02/09/2025 Salı Köşe yazarı A.U
Hepsi hocamın bereketiyle...
Ebül Feth-i Serahsî hazretleri,
devrinin bir tekiydi. Ebül Fadl-ı Serahsî hazretlerinin talebesidir.
Her velî gibi o da
hocasını çok severdi.
Her kavuştuğunu, o zâtın
himmeti bilirdi.
● ● ●
Bir gün bâzı dostları;
“Efendim, bu yüksek
mertebeye nasıl yükseldiniz?” diye sordular.
Cevâbında;
“Hocamın sâyesinde” buyurdu.
Ve şöyle anlattı:
Bir gün bir derenin kenarında
yürüyordum.
Hocam Ebül Fadl da su üstünden bu
tarafa doğru geliyordu...
Bana şefkatle bir kez baktı.
Ne olduysa, o bakışla oldu.
O bir nazar, alçaklardan yükseğe
kaldırdı beni.”
Ve şöyle özetledi:
“Maddî ve mânevî ne kazandımsa
hocamın bereketidir.”
● ● ●
Bu zât bir gün de;
"Bir kişi Allah'a âsi,
günahkâr olsa, mahlûklar da ona isyân eder.

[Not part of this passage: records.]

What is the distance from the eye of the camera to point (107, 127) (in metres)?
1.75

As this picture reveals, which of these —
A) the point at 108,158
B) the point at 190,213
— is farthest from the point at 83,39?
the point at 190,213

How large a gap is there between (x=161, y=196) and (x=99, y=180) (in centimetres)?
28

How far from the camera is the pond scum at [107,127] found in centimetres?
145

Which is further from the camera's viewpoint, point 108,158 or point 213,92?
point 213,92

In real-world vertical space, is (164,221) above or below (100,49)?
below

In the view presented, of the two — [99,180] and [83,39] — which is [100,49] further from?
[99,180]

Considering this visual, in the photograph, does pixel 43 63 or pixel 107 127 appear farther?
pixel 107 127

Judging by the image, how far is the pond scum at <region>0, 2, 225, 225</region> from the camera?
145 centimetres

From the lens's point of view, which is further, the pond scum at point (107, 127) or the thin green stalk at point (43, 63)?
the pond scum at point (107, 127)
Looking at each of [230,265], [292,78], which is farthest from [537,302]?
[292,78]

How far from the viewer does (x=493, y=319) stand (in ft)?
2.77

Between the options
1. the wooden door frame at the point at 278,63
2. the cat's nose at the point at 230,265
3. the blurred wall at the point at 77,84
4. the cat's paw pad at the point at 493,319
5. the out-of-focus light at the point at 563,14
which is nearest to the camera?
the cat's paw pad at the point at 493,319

Ben; Rabbime isyân edip etmediğimi,
hayvanlarımın bana olan tavrından anlarım" buyurdu.
Dinleyenler sordu:
"Nasıl anlarsınız?"
Büyük velî;
"Şöyle
ki; ben Rabbime itâat edersem, onlar da bana itâat eder, ben isyân edersem,
onlar da bana isyân ederler" buyurdu.